A multinational consortium developing the Kashagan field includes Italy's ENI, US major ExxonMobil, Royal Dutch Shell and France's Total who each hold 16.81 percent stakes in Kashagan. Japan's Inpex owns 7.56 percent. The consortium has invested some $50 billion in about 13 years, making it the costliest oil project in the world.
The opportunity to make the deal came after US oil giant ConocoPhillips put its 8.4-percent stake in the field up for sale as part of a planned reduction in its worldwide assets. The company announced last year it had agreed to sell its stake to India's state-run ONGC company. But the Kazakhstan state oil agency exercised its pre-emptive right to buy ConocoPhillips' stake. It then agreed to sell the stake to China's CNPC.

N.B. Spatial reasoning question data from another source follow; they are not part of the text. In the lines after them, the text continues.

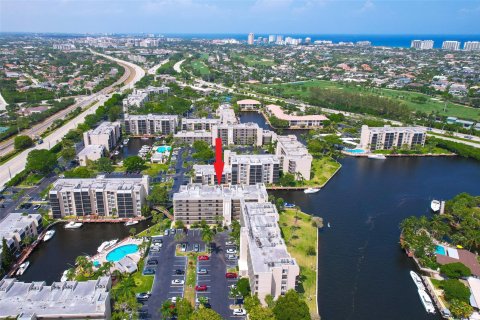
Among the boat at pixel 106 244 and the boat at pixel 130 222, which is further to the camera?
the boat at pixel 130 222

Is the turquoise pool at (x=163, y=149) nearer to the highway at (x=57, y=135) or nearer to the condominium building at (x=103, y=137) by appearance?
the condominium building at (x=103, y=137)

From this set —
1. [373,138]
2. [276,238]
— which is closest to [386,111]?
[373,138]

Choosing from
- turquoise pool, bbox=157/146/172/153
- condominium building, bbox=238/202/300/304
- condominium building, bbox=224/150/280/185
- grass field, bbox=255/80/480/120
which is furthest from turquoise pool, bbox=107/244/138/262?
grass field, bbox=255/80/480/120

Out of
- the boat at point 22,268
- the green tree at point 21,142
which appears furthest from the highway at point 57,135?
the boat at point 22,268

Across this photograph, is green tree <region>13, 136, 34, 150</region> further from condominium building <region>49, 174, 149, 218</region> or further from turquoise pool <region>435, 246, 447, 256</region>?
turquoise pool <region>435, 246, 447, 256</region>

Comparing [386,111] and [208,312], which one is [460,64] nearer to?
[386,111]

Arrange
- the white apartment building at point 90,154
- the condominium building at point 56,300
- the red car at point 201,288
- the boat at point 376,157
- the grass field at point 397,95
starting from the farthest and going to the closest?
the grass field at point 397,95 < the boat at point 376,157 < the white apartment building at point 90,154 < the red car at point 201,288 < the condominium building at point 56,300
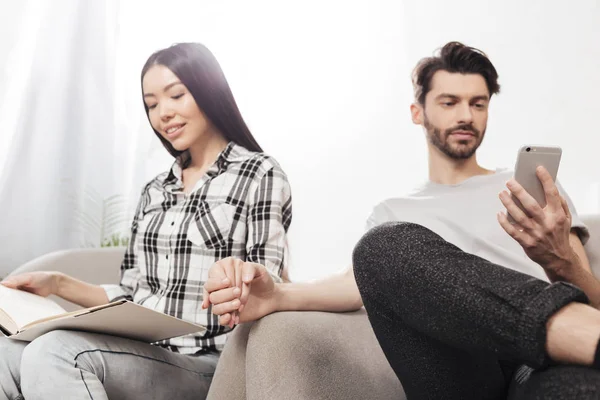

Kazakhstan is home to 3 percent of the world's recoverable oil reserves. It has moved in recent years to exert greater management control and gain larger revenues from foreign-owned oil and gas projects. KazMunaiGas entered the Kashagan consortium as a shareholder in 2005 and has since then doubled its stake to 16.81 percent.
Xi's tour of Central Asia this week also included a stop in Kazakhstan's neighbor Turkenistan, which holds the world's fourth-largest natural gas reserves. Deals were signed there to boost gas supplies and build a pipeline to China to secure hydrocarbons for the world's largest energy consumer.